I of course know that if $f$ has a removable singularity at infinity, then $g(z) = f(1/z)$ has a removable singularity at $0$. I have been playing around trying to get somewhere I can apply Liouville's Theorem, but can't quite get there.
For the second point, I know that if $f$ has a pole of order $k$ at infinity, then $g(z)=f(1/z)$ has a pole of order m at 0. This means there is some entire function $h$ where $g(z) = z^kh(z)$ and $h(0)\neq 0$. I was looking to bound this by a polynomial (as this would give the result), but not sure how to do this either...
Anyone able to help or provide proof would be hugely appreciated - keen to understand this better before reading further. :)
Thanks!
Welcome.
If $f:\Bbb C\setminus B_r(0)\to\Bbb C$ is holomorphic (some $r>0$) then it can be shown that there exist constants $(\alpha_n)_{n\in\Bbb Z}\subset\Bbb C$ such that: $$f(z)=\sum_{n=-\infty}^\infty\alpha_nz^{-n}$$For all $z,|z|>r$ (the series expansion "at infinity").

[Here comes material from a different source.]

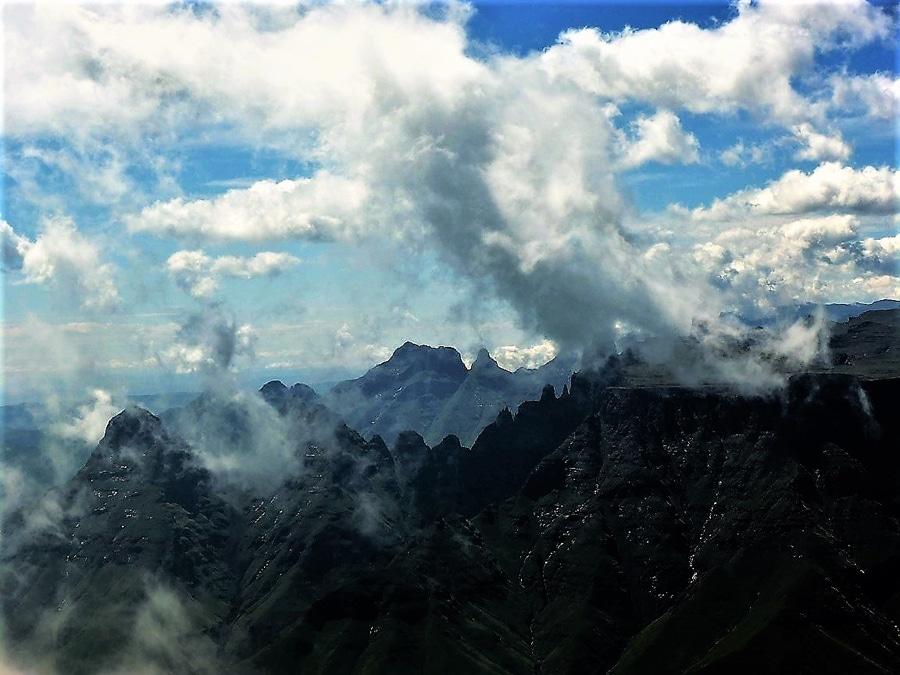 Drakensberge in ihrer Pracht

If we are talking about an entire function $f$, then $r$ may be anything $>0$. In particular, the above series expansion (for the same constants) can be shown to be valid for every single $z\neq0$. Importantly, $f$ is still continuous (holomorphic, even) at zero, so $\lim_{z\to0}f(z)=f(0)$ must exist. Considering the above series expansion, it must be that $\alpha_n=0$ for all $n>0$ (otherwise, we get $0^{-n}\cdots$ problems).

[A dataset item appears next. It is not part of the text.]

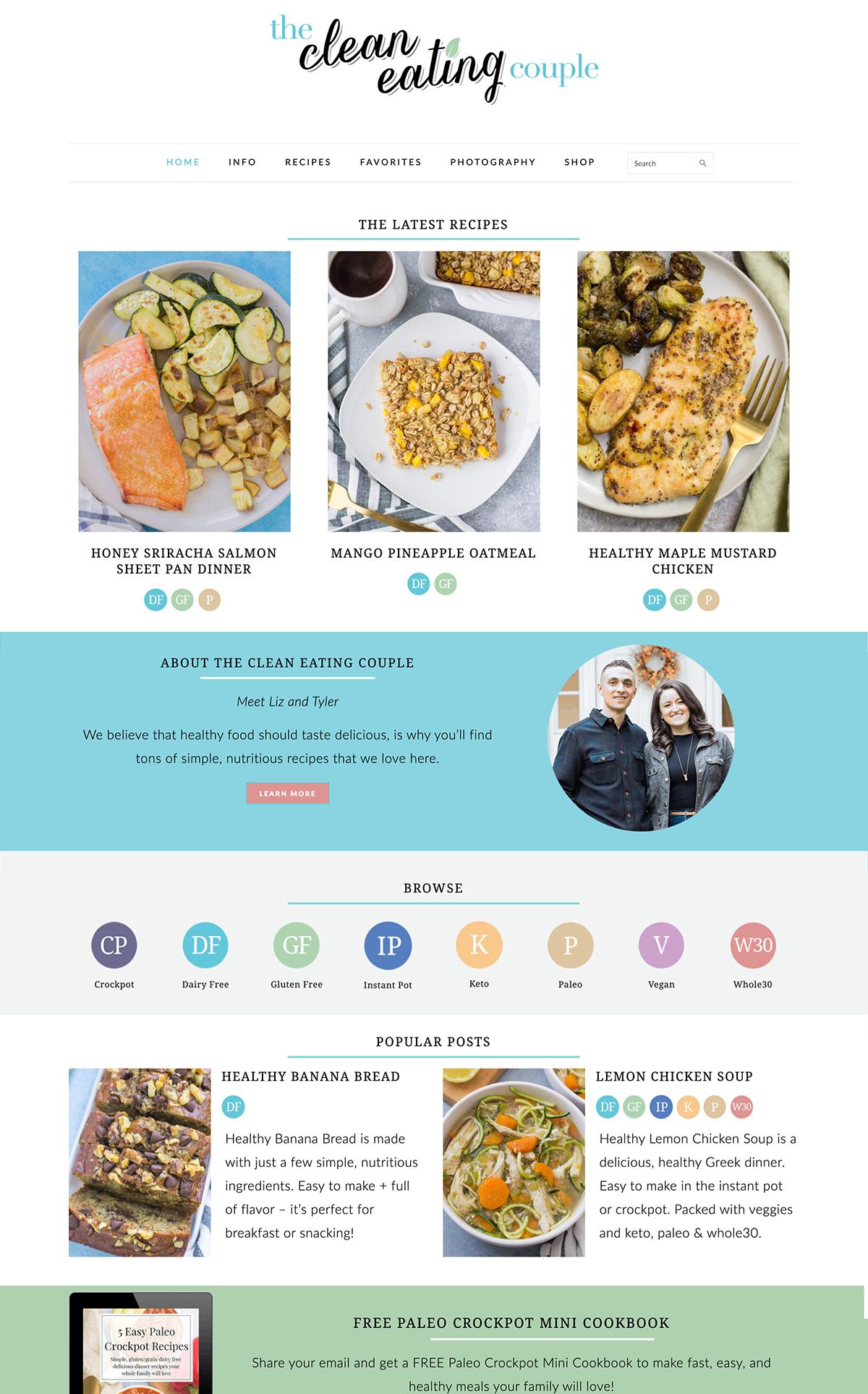 ce-web-design-food-bloggers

Your second bullet point is just the first, with $k=0$. If $f$ has a pole of order $k$ at infinity, that means to say that $\alpha_n=0$ for all $n<-k$ in the above series and $\alpha_{-k}\neq0$. Tying that together with $\alpha_n=0$ for $n>0$, we get: $$f(z)=\sum_{n=-k}^0\alpha_nz^{-n}=\sum_{n=0}^k c_nz^n$$For some constants $c_n:=\alpha_{-n}$. Since $c_k$ is nonzero, by hypothesis on the order of the pole, that means $f$ is a polynomial of order $k$ (with coefficients $c_n$ as shown).

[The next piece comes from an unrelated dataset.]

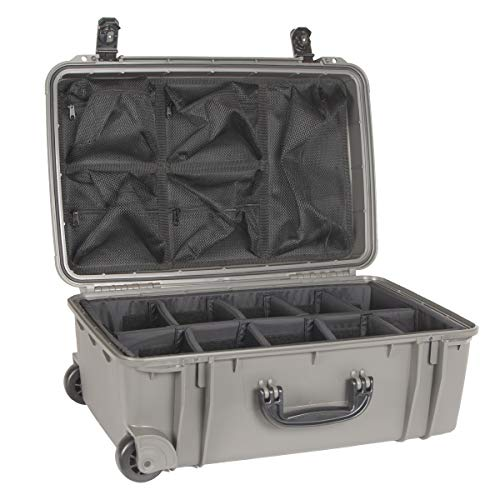 Seahorse Gunmetal Grey SE920 case with Padded dividers and Lid Organizer.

Explicitly, we determine the Laurent coefficients $\alpha_n$ as follows. Let $\gamma$ be any simple, closed contour around zero that is contained in $B_{1/r}(0)$. Then: $$\alpha_n=\oint_\gamma\frac{f(1/w)}{w^{n+1}}\,\mathrm{d}w$$The derivation is basically the same as the usual Laurent series derivation, and you can even apply the usual derivation to $g:z\mapsto f(1/z)$. Notice that if $f(z)$ as a limit as $z\to0$, $f(1/w)$ has a definite limit as $w\to\infty$. Moreover, $r>0$ can be anything (in the entire case) so $B_{1/r}(0)$ can be expanded to reach any particular point in $\Bbb C$. So, we can let $\gamma$ be the circle of radius $R$ for any $R>0$ (large) (without changing the value of $\alpha_n$) to see that: $$|\alpha_n|\le\oint_{C_R}|f(1/w)||w|^{-n-1}\,|\mathrm{d}w|\le R^{-n-1}\cdot\max_{|w|=R}|f(1/w)|\cdot2\pi R=\mathcal{O}(R^{-n})\to0,\,n>0$$Since $|f(1/w)|\to|f(0)|$. Hence, $\alpha_1,\alpha_2,\cdots$ are all equal to zero.
Notice this is essentially the same as the proof of Liouville's theorem.